Question: What is the treatment of abnormal amounts of wasted materials, labor, or other production costs in the cost of inventories as per AS 2?

Answer: According to AS 2, abnormal amounts of wasted materials, labor, or other production costs should be excluded from the cost of inventories. These costs are not considered to be part of the cost of bringing the inventories to their present location and condition and should be recognized as expenses in the period in which they are incurred.

Revision Test Paper (RTP) May 2019:

Question: XYZ Ltd. uses FIFO method for inventory valuation. At the year-end, the cost of inventory is Rs. 5 lakhs, but its NRV is Rs. 4.5 lakhs. How should XYZ Ltd. value its inventory?

Answer: According to AS 2, XYZ Ltd. should value its inventory at the lower of cost and NRV. Since the NRV of Rs. 4.5 lakhs is lower than the cost of Rs. 5 lakhs, the inventory should be valued at Rs. 4.5 lakhs in the financial statements.

Solved Case Study:

Question: A company incurs storage costs as part of its production process. Under what conditions can these costs be included in the cost of inventories as per AS 2?

Answer: Storage costs can be included in the cost of inventories as per AS 2 if they are necessary in the production process before a further production stage. If the storage costs are incurred after production is complete or for finished goods, they should be excluded from the cost of inventories and recognized as an expense in the period in which they are incurred.

November 2015:

Question: Explain the 'cost formulas' allowed under AS 2 for assigning costs to inventories.

Answer: AS 2 allows the following cost formulas for assigning costs to inventories:

  1. First-In, First-Out (FIFO): Assumes that the items of inventory purchased or produced first are sold first, and the items remaining in inventory are those most recently purchased or produced.
  2. Weighted Average Cost: The cost of each item is determined from the weighted average of the cost of similar items at the beginning of a period and the cost of similar items purchased or produced during the period. This formula gives a measure that smooths out price fluctuations.

May 2014:

Question: What are the disclosure requirements under AS 2 regarding inventories?

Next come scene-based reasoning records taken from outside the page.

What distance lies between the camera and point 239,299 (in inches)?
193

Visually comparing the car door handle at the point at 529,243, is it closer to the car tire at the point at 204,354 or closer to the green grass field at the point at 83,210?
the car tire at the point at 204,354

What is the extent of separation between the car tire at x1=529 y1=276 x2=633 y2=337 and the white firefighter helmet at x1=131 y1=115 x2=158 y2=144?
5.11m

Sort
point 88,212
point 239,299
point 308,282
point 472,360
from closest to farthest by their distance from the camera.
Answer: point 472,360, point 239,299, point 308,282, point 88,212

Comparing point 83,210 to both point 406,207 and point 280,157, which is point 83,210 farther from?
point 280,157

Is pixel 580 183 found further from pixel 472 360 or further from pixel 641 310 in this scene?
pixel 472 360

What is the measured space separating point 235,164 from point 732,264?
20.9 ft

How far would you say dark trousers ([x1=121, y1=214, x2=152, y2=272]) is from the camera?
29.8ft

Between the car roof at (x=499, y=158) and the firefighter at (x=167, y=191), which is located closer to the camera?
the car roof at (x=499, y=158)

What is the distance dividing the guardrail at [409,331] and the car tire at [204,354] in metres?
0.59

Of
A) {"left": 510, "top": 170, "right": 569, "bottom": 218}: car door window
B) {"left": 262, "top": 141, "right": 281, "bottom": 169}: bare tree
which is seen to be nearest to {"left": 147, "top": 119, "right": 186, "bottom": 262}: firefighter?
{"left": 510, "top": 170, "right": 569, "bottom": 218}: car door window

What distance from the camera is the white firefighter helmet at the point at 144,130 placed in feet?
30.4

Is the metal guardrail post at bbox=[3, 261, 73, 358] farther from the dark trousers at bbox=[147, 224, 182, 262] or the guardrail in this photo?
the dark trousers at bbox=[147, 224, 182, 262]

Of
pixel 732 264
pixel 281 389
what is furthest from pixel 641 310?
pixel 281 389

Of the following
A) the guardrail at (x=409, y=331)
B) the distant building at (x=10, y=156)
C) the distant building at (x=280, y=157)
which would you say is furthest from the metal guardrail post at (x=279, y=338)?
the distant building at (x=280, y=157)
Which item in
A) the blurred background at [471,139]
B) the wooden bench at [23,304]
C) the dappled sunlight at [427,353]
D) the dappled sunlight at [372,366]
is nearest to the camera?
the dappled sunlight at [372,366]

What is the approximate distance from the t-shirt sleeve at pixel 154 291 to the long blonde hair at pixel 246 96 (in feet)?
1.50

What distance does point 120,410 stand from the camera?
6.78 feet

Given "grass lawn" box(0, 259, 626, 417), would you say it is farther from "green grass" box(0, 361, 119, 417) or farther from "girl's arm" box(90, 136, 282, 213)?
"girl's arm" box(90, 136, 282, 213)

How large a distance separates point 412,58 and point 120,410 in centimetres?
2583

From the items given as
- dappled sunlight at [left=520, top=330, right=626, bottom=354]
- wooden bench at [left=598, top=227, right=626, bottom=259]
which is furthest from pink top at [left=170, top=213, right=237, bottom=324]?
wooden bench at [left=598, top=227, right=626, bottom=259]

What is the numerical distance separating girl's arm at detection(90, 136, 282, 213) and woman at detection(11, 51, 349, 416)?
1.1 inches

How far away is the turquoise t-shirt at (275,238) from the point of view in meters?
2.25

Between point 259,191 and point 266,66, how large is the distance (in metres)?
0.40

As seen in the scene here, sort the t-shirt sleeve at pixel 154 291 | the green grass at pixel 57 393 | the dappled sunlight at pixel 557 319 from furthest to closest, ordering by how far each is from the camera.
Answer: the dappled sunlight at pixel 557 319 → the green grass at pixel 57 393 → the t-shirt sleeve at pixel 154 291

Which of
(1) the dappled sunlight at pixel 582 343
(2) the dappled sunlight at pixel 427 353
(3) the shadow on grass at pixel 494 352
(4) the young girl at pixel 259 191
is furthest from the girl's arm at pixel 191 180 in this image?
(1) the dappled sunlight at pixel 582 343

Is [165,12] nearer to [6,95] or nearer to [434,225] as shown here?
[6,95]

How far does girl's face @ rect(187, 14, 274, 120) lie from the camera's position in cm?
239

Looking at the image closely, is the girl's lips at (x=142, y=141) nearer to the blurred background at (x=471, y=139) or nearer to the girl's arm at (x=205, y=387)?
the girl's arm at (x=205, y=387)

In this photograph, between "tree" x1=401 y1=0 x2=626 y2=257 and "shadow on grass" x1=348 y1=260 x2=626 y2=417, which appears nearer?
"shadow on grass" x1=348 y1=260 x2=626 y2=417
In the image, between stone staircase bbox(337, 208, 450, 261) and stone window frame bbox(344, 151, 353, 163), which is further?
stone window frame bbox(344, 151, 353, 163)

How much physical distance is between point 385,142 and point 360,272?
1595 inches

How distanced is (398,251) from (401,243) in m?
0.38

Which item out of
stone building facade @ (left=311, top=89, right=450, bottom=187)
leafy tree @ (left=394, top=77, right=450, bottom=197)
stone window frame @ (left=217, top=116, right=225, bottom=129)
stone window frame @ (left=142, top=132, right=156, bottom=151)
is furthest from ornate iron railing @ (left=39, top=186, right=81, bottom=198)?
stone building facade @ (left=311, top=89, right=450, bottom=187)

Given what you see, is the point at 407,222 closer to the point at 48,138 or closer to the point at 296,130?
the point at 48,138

Answer: AS 2 requires the following disclosures regarding inventories:

  1. The accounting policies adopted in measuring inventories, including the cost formula used.
  2. The total carrying amount of inventories and its classification appropriate to the enterprise.
  3. The carrying amount of inventories carried at fair value less costs to sell.
  4. The amount of any write-down of inventories recognized as an expense.
  5. The amount of any reversal of any write-down that is recognized as a reduction in the amount of inventories recognized as expense.

November 2013:

Question: What is 'net realizable value' (NRV) and how is it determined according to AS 2?

Answer: Net Realizable Value (NRV) is the estimated selling price in the ordinary course of business less the estimated costs of completion and the estimated costs necessary to make the sale. According to AS 2, NRV is determined based on the most reliable evidence available at the time the estimates are made, taking into account fluctuations of price or cost directly relating to events occurring after the end of the period.